In the second week of the Code for America 2012 Fellowship, we had some great guests and speakers. Many of them stressed the importance of good communication fairly explicitly. But we’ve had a lot of implicit indication of what a difference good communication can make.
I don’t think I’ve seen a poor presentation or talk at Code for America, but a couple were exceptionally effective. They consistently had simple slides meant to remind us of a focal point. They reiterated critical points and paced the message, so we had time to reflect and absorb. The speakers also articulated the message well without sounding scripted.
This week also reminded me that lack of communication is a very common form of poor communication.

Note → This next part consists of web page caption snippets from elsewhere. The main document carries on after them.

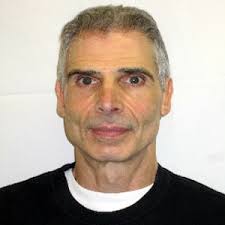 Ian Cameron Grayson DDS., MMSc., FRCD(C)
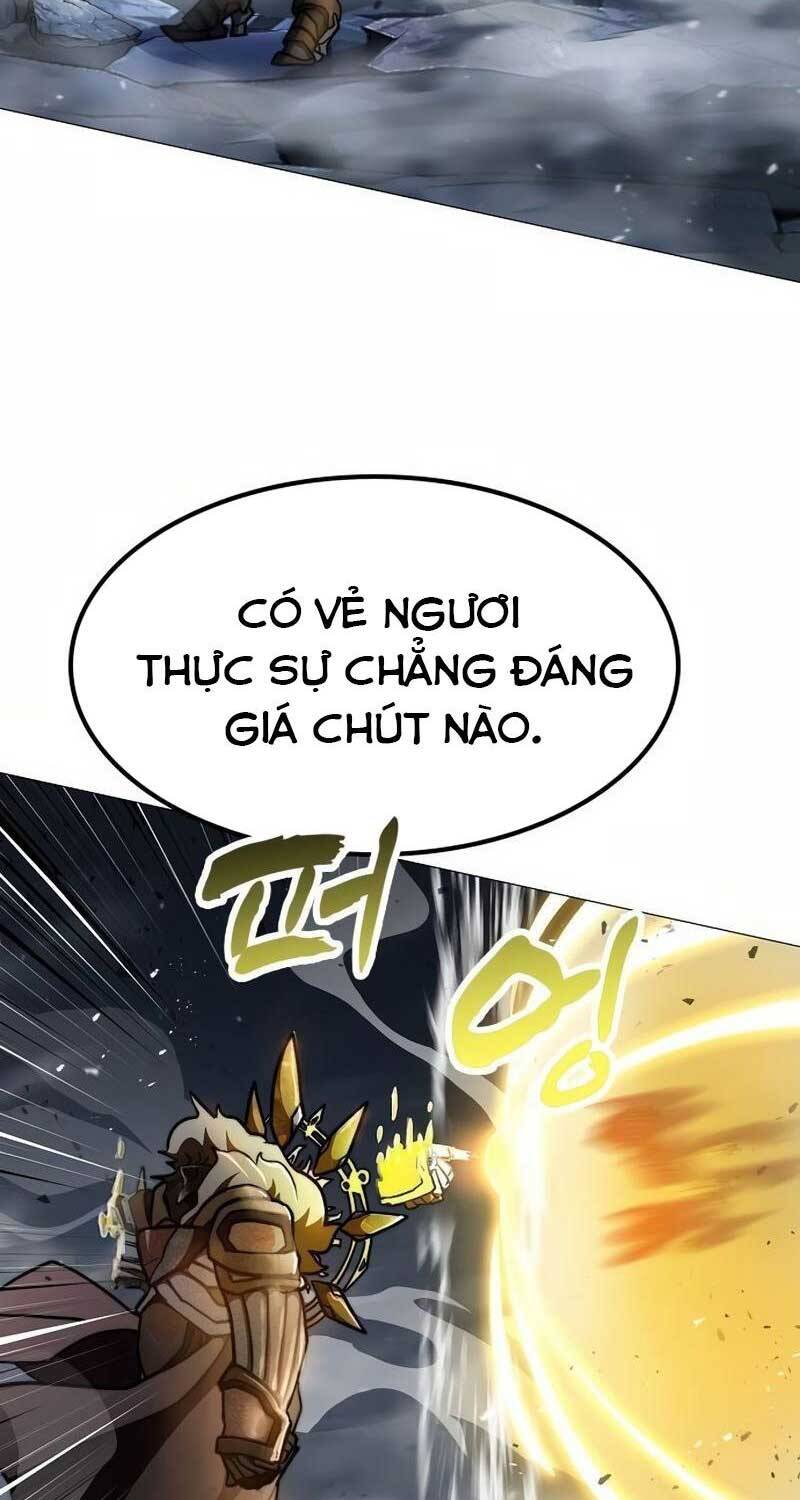 Đỉnh Phong Chi Tinh - Chapter 6 - Page 82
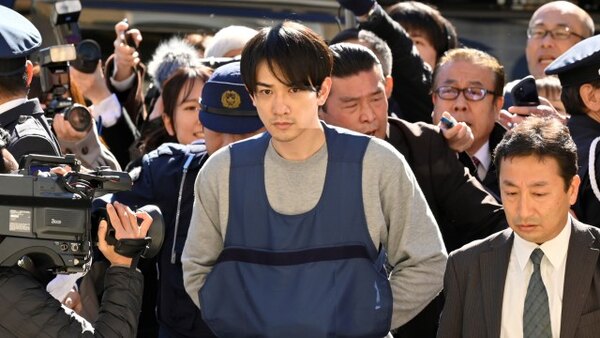 Fixer Season 2 Episode 1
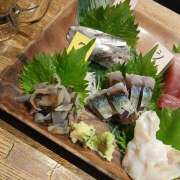 ヒメ日記 2025/11/13 10:13 投稿 ヒナ ミセスClub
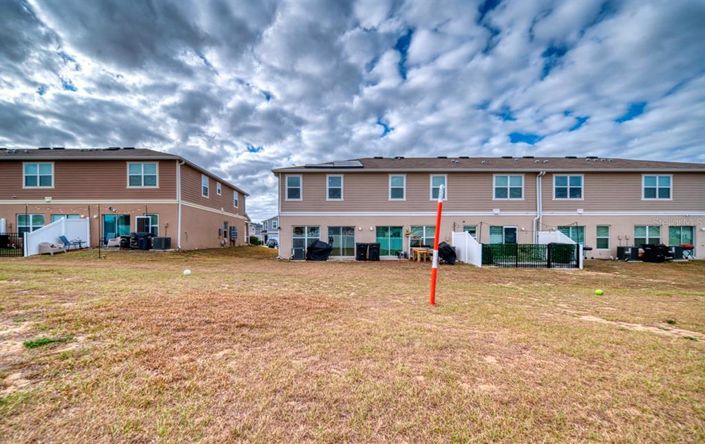 Image No.24-Maison de ville de 3 chambres à vendre à Davenport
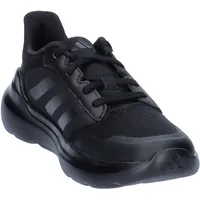Adidas Tensaur Run 2.0 Kids Core Black / Core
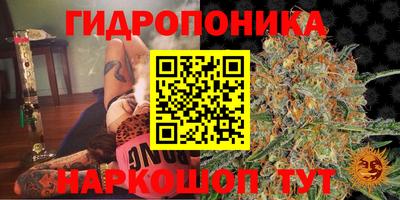 mdma Изобильный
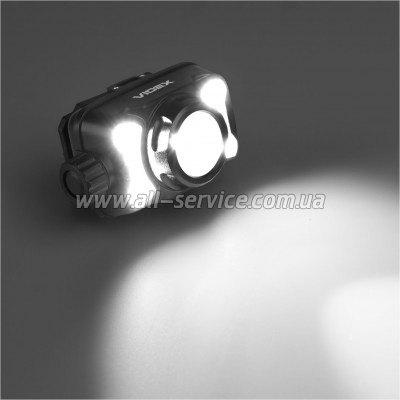 ������ Videx VLF-H147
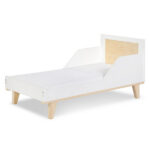 Προεφηβικό κρεβάτι Lydia 145x76εκ. - Image 9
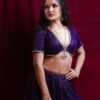 Siri Hanumanth 2 3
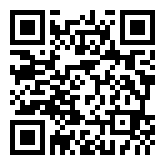 https://www.fou.net/post/157735.html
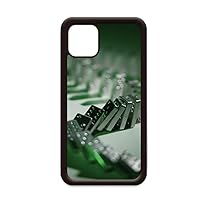Gambling Mahjong Domino Photo for iPhone 11 Pro Max Cover for Apple Mobile Case Shell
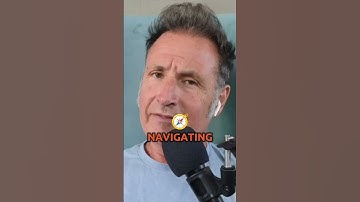 From Broken to Whole My Healing Timeline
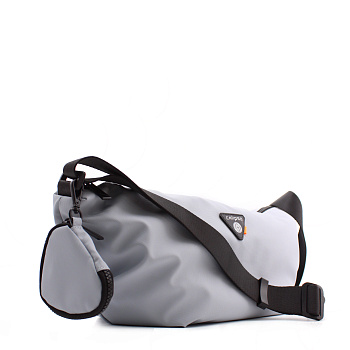 CALIPSO сумка - багет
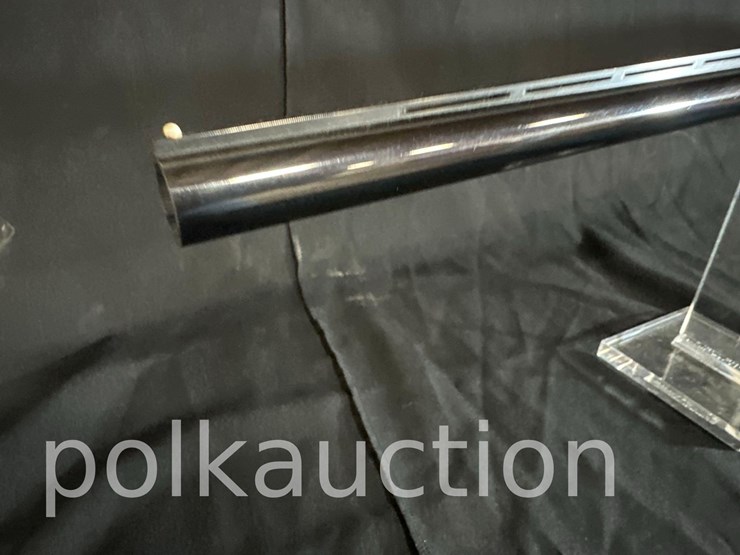 browning-gold-hunter-12ga-shotgun-(sn#-113nn08274)-image-15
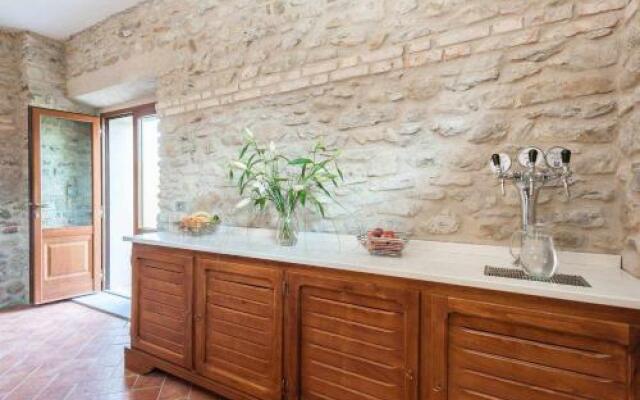 Villa Cantone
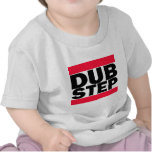 Dubstep Shirts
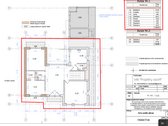 Investicinis Projektas Druskininkų Centre – - nuotraukos Nr. 18
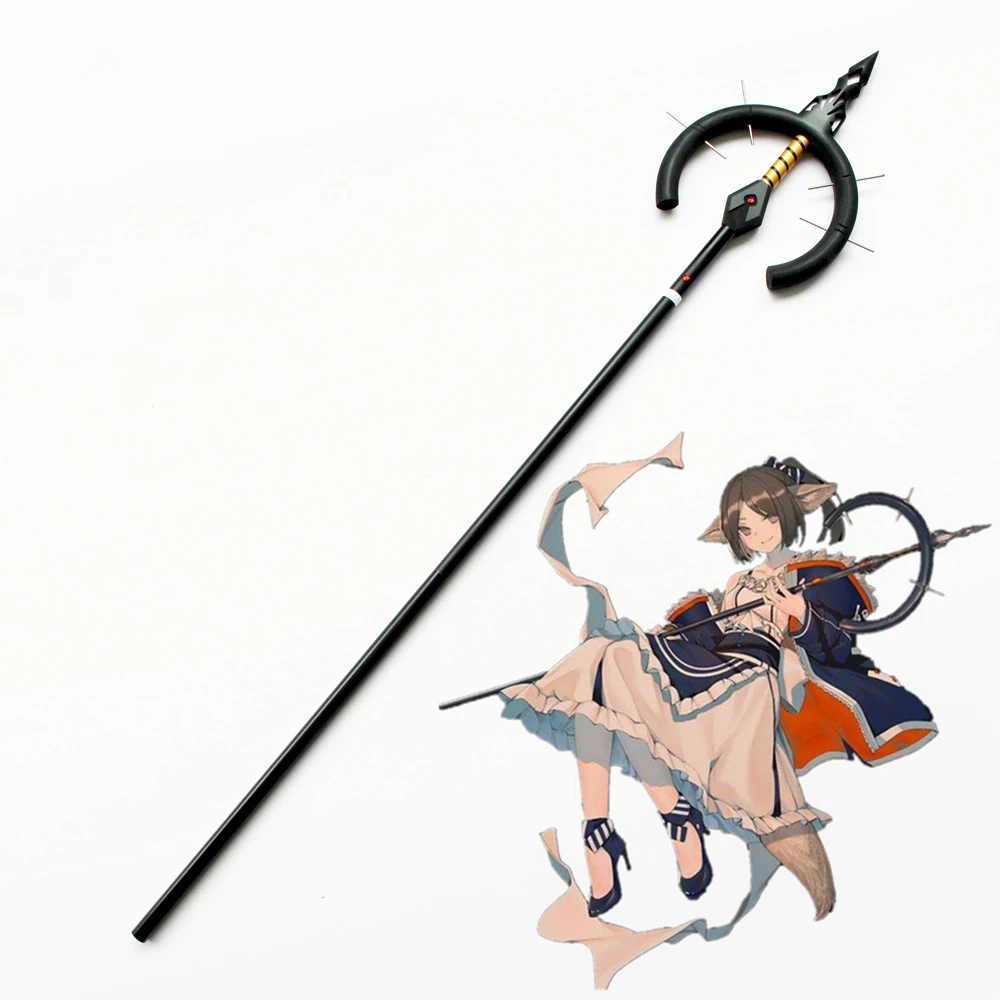 

Новинка, парфюмерный аксессуар для косплея из игры «Рыцари», Реплика из поливинилхлоридного оружия, конфеты, реквизит для Хэллоуина, Рождества, вечевечерние, подарки на день рождения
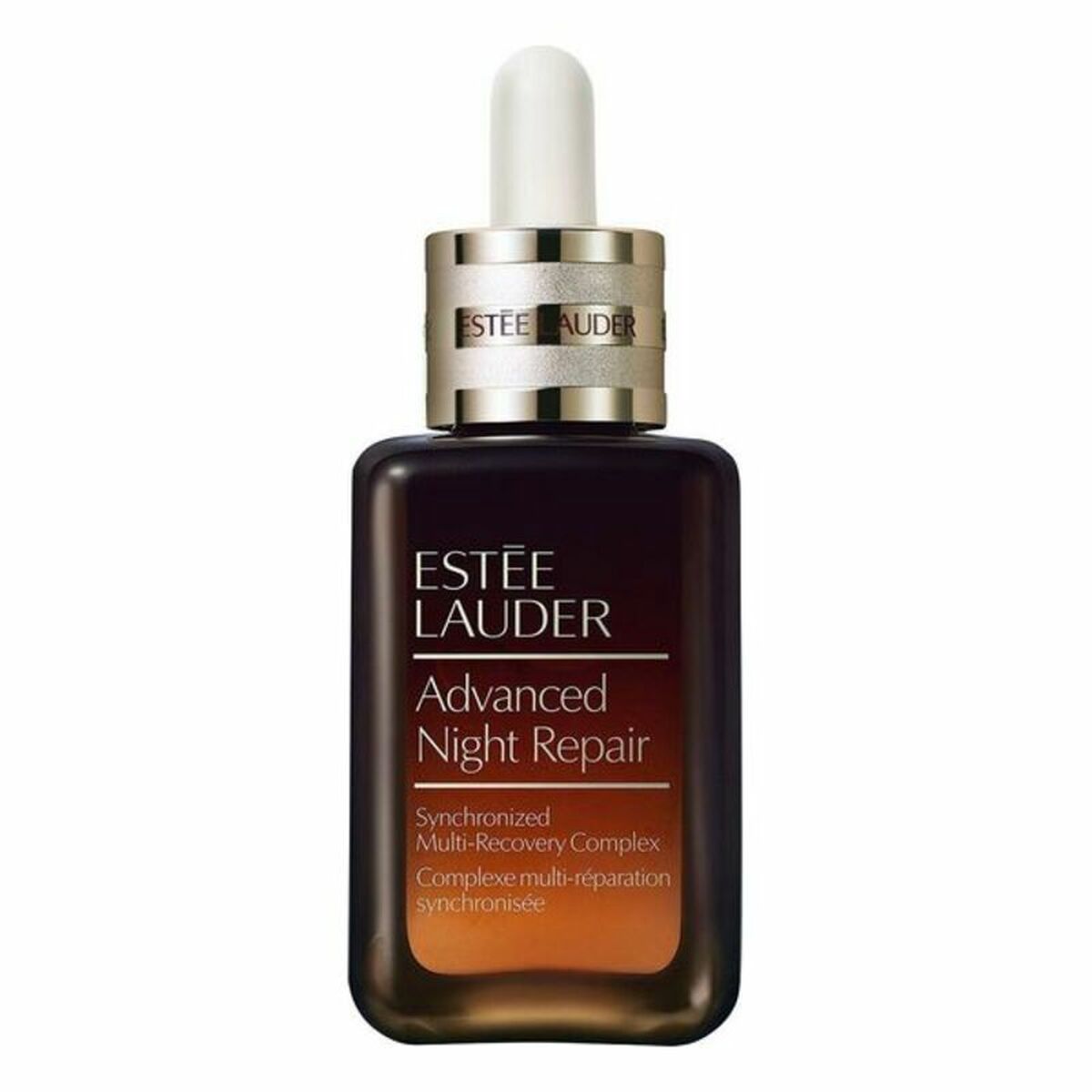 

Estee Lauder Night Serum I0113189 30 ml (30 ml)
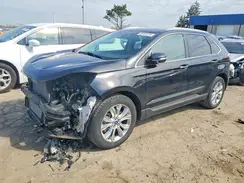2FMPK4K94MBA57166 2021 FORD EDGE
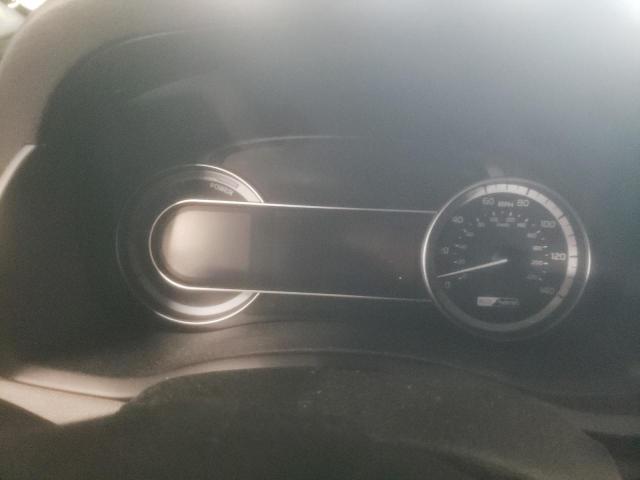 2018 KIA NIRO FE - KNDCB3LC9J5200622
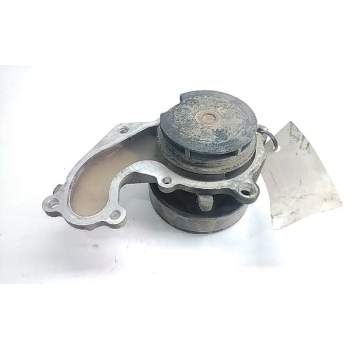 Recambio de bomba agua para ford mondeo sportbreak (ca2) trend referencia OEM IAM XS4U8505DA  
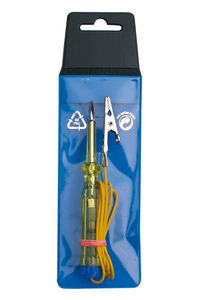 Product Δοκιμαστικό Αυτοκινήτου 6-24V Donges 22-162000-0 base image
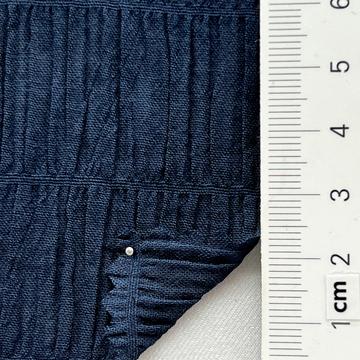 14 Navy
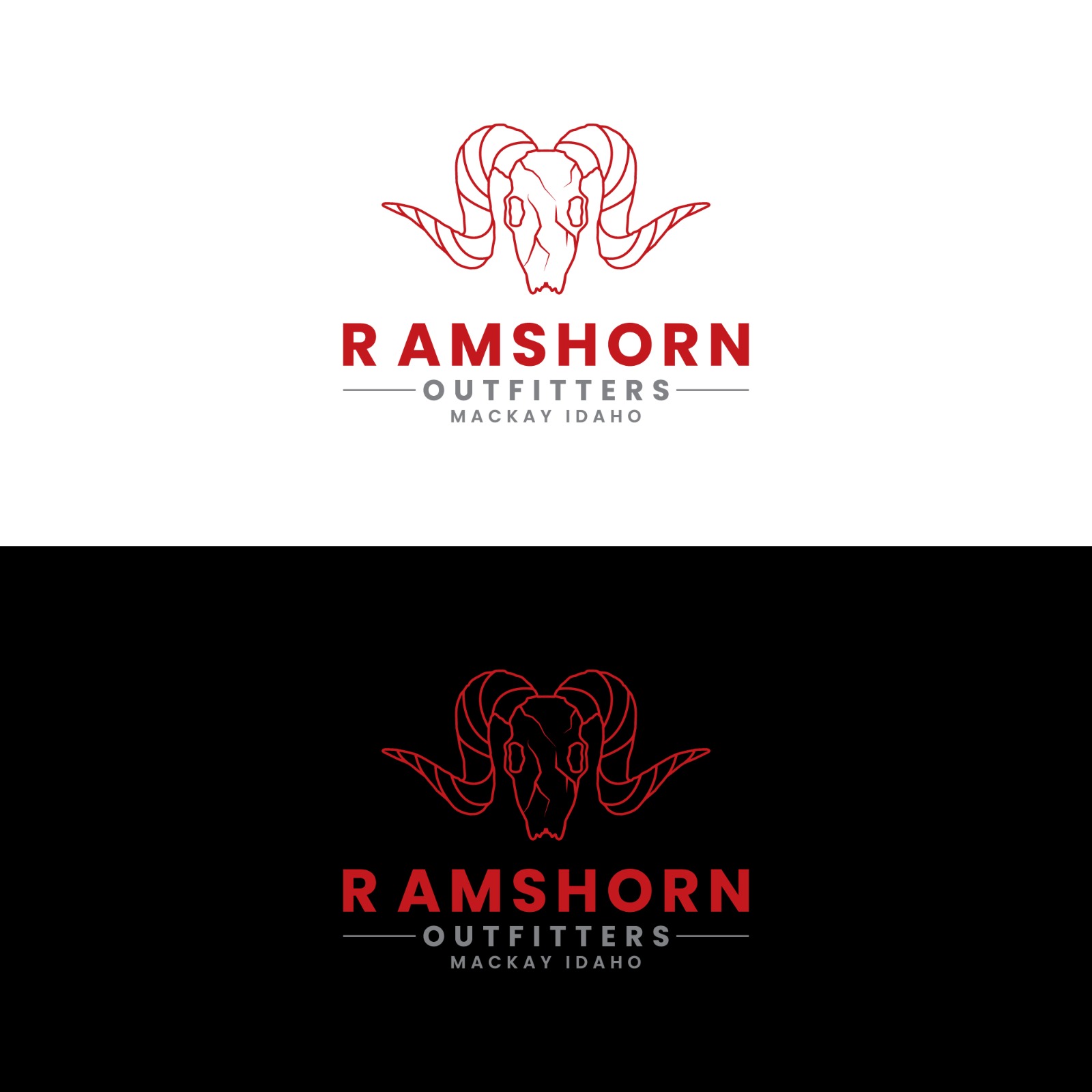 Logo-Design von Deziners Zone für dieses Projekt | Design #35310535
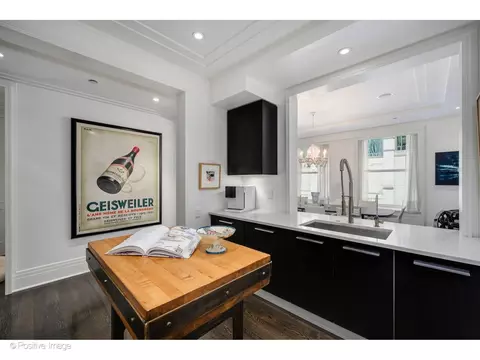 159 E Walton Pl #8G, Chicago, IL 60611 photo 17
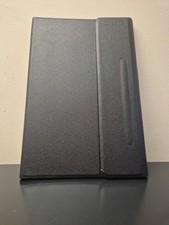 Samsung galaxy tab for sale  LONDON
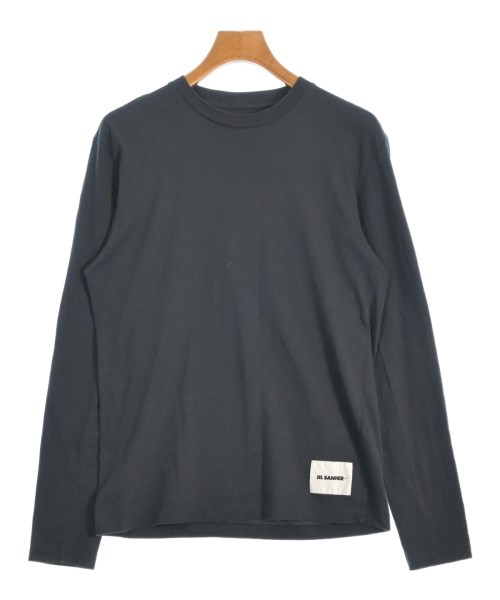 JIL SANDER +(ジルサンダープラス)のTシャツ・カットソー サイズ:S 15,800円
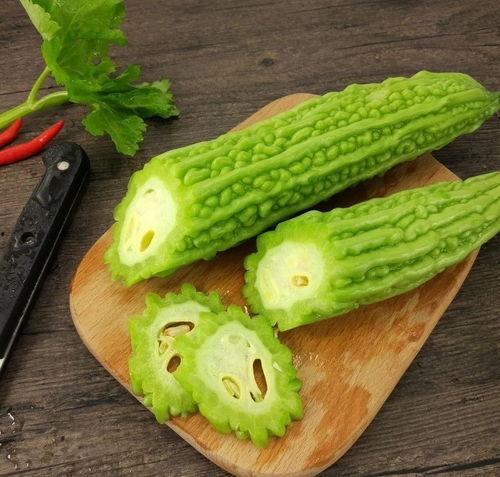 吃瓜等爆料完整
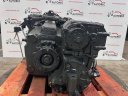 Caja cambios G 4/110-6/9 Mercedes SK 1824 - 5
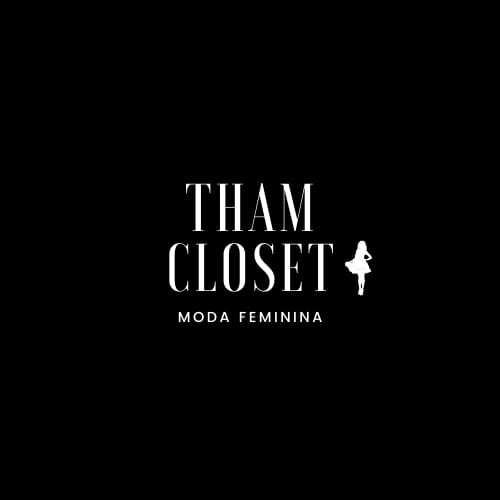 Tham Closet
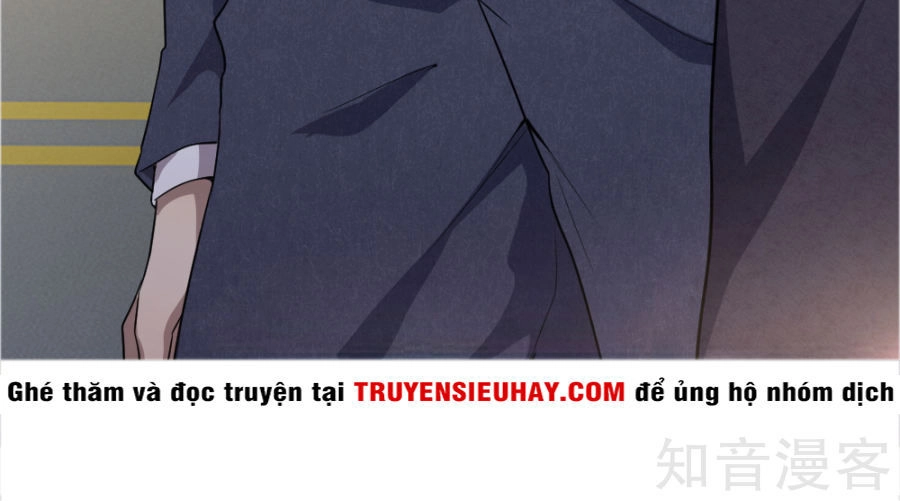 Y Võ Chí Tôn Chapter 22 - 17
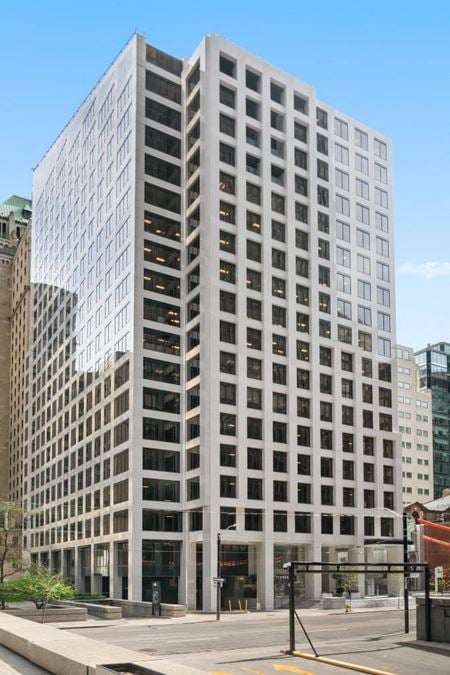 95 Wellington 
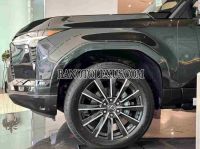 Bán xe Lexus GX 550 M 2026. Quá đẹp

An interesting game theory exercise demonstrated how parties can make wildly different assumptions that never get challenged if those parties don’t talk. Fortunately I haven’t encountered something so extreme yet in the program. But occasionally I talk to someone and find out we have more in common than I realized. Even when I find out that our opinions differ, that’s real information that I can take to the bank. Otherwise, I just have vague assumptions, often implicit.
The Detroit team had our first call with our city contact, Samara Bradley, and I really enjoyed it. We learned interesting facts about Detroit, heard some exciting anecdotes, and shared a little about ourselves. We also set a strong stage for further communication, which will prove critical when we get stumped or hit roadblocks. Thanks to Samara for her part in all of that, and thanks to folks like David Eaves and DJ Patil for showing us how it’s done.